▸ **Recorded information**:
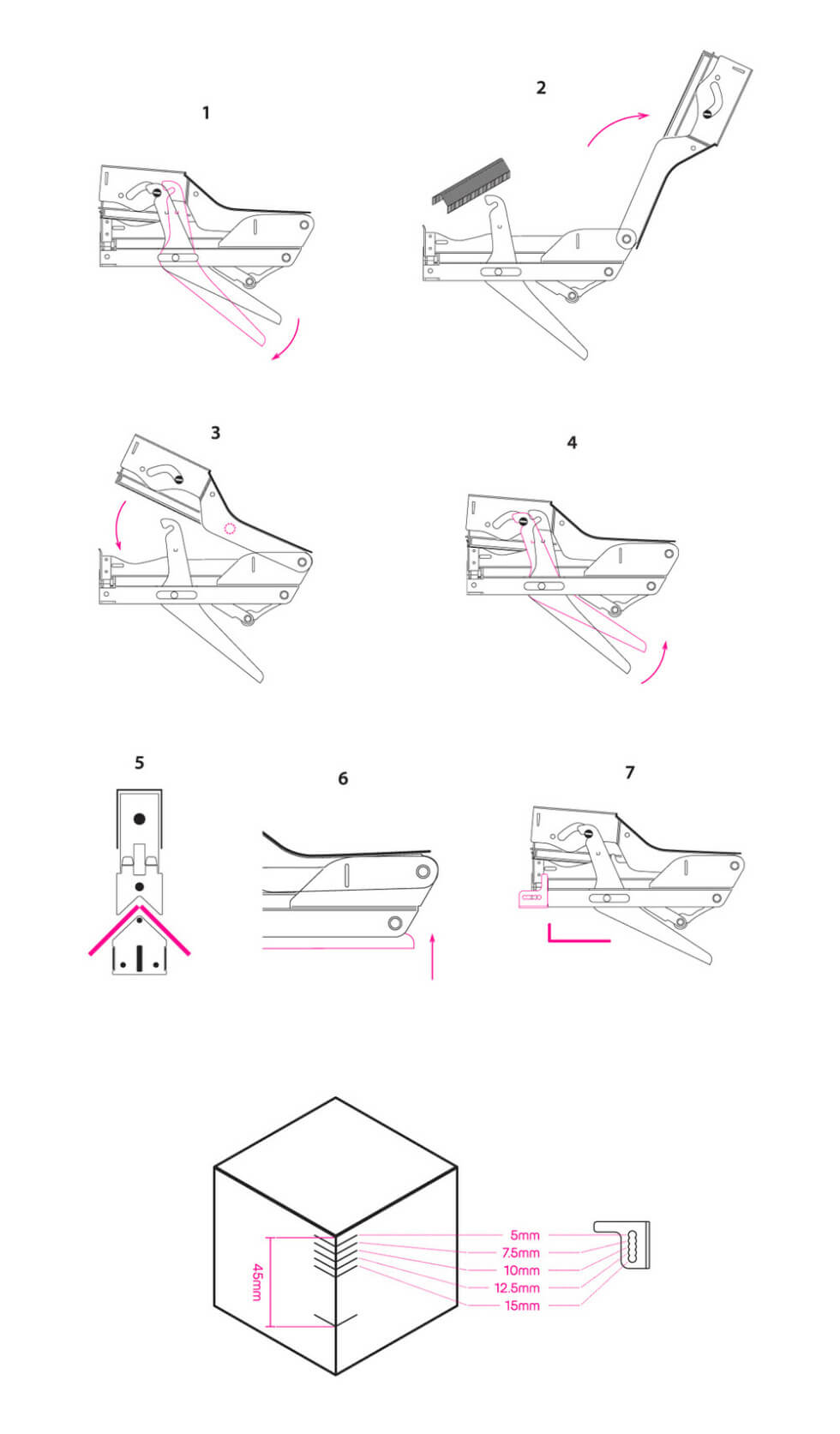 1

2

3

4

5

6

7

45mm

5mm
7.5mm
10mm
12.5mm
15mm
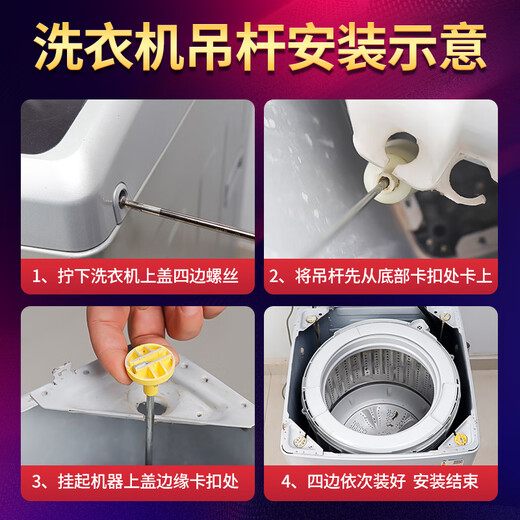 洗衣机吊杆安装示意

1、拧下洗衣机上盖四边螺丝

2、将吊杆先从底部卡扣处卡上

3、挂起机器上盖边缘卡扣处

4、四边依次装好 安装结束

▸ **Task description**: From the data above, write out everything exactly except the pictures.

▸ **Reply to the exercise**:
 1

2

3

4

5

6

7

45mm

5mm
7.5mm
10mm
12.5mm
15mm
 洗衣机吊杆安装示意

1、拧下洗衣机上盖四边螺丝

2、将吊杆先从底部卡扣处卡上

3、挂起机器上盖边缘卡扣处

4、四边依次装好 安装结束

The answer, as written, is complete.